The House could soon vote on the resolution ending parts of Gov. Wolf’s emergency disaster declaration. The resolution passed out of committee on May 25. While ending parts of the declaration, the resolution extends until October 1 the waiver of hundreds of regulations temporarily suspended due to COVID. One question, however, surrounding the timeline of the resolution vote is that the May18 primary election results, in which voters gave the Legislature the power to end a disaster declaration, have not yet been certified and are not expected to be certified until at least Friday.

Blue SEPA counties had head start on private election grants

We’ve heard about the private election funding from the Center for Tech and Civic Life that went mostly to counties trending Democrat. But Broad + Liberty investigative reporter Todd Shepherd just uncovered that several blue counties had a head start in applying for these grants, as the PA “Department of State communicated directly with Democrat-leaning counties in the Southeast regarding multimillion dollar grants for the 2020 election. These communications happened as other counties in the state remained ignorant of, or were not not invited to participate in, the application process until the following month.” This is a story you’ll want to read in full.

Gov’t trying to figure out how to spend $10B (ummm)

I mean, what do you do with a story like this? “Hey, we the government have $10 billion extra bucks to spend. What shall we do with it?” The combination of $3 billion more than expected in tax revenues and more than $7 billion from federal COVID relief has some lawmakers salivating over all the goodies they can spend taxpayer dollars on, including raising the government-mandated minimum wage, and establishing government-mandated paid sick and family leave. Because, you know, government never met a dollar it didn’t want to spend on itself rather than return to taxpayers. Our friends at the Commonwealth Foundation offered a better blueprint for using some of these funds.

Who’s running for governor (so far)?

Spotlight PA gives a brief run down of candidates who have declared for governor thus far, along with candidates whose names are in the mix but have not yet officially declared.

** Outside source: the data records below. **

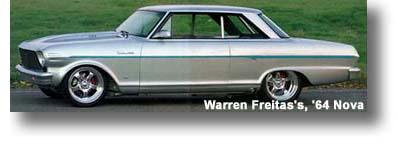 Warren Freitas's, '64 Nova
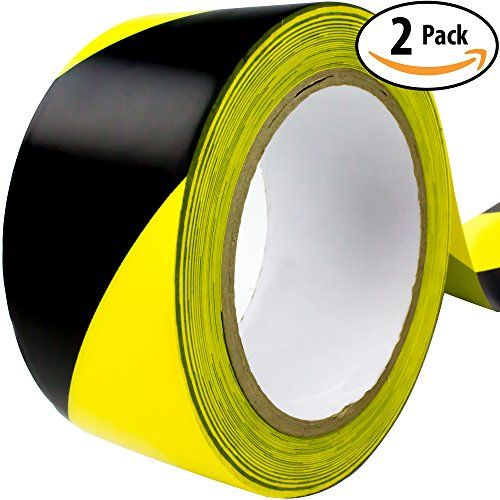 Double Roll Of Ultra Adhesive Black Yellow Hazard Tape For Floor Marking 2 Pack Mark Floors Watch Your Step Areas For Safety W Hazard Tape Vinyl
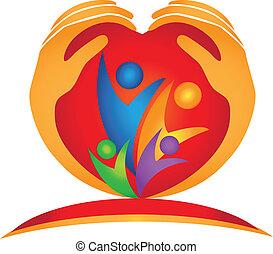 família, mãos, e, forma coração, logotipo
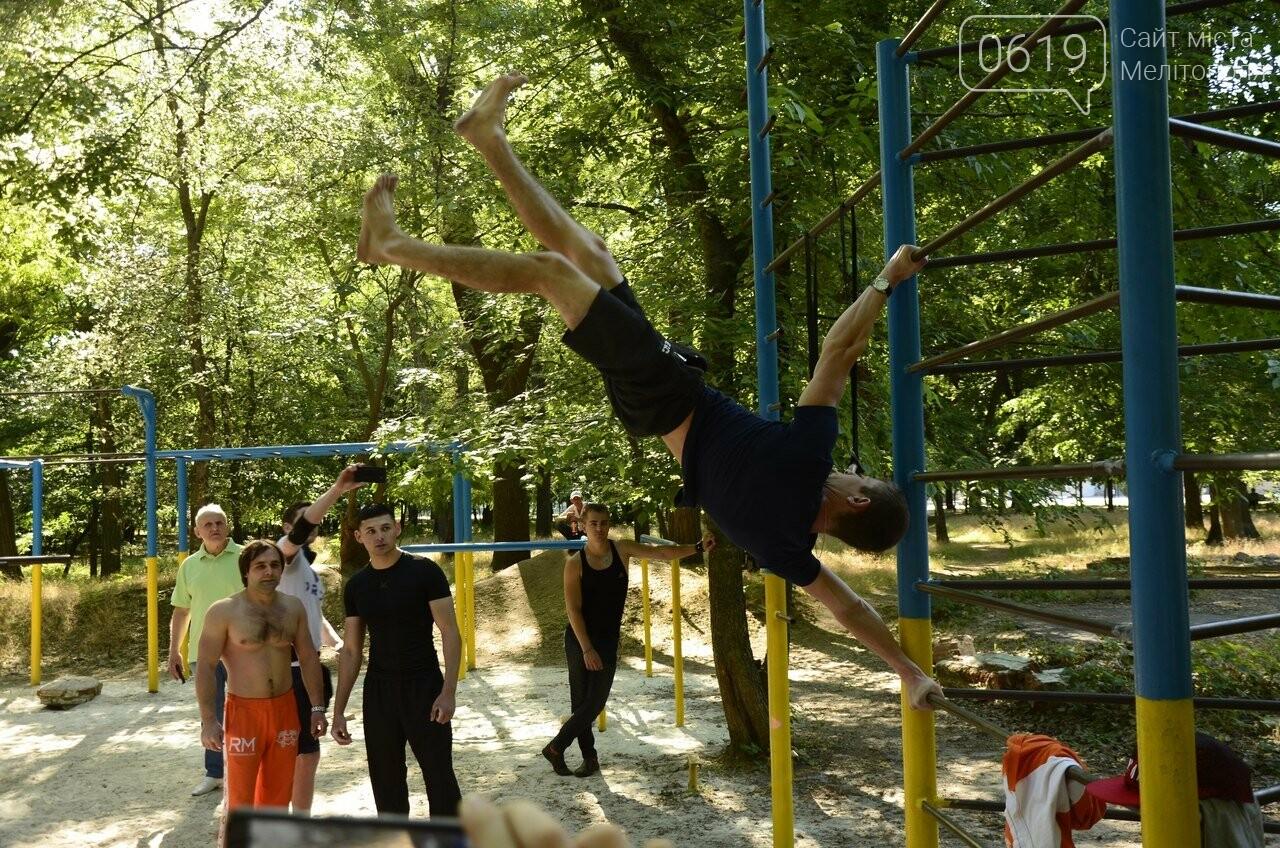 Мелитопольские воркаутеры открыли соревновательный сезон , фото-15, Фото Богдана Солонюка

Key takeaway: It’s early. This field will grow and change.

Butler v. Wolf: The latest (again)

Yesterday, I shared that the New Jersey Business & Industry Association (NJBIA) had asked the Third Circuit Court of Appeals for permission to participate in oral argument on behalf of businesses in the case challenging Gov. Wolf’s shutdown orders. Not surprisingly, Gov. Wolf does not welcome NJBIA’s participation. Yesterday, the Wolf administration submitted its opposition to NJBIA’s request.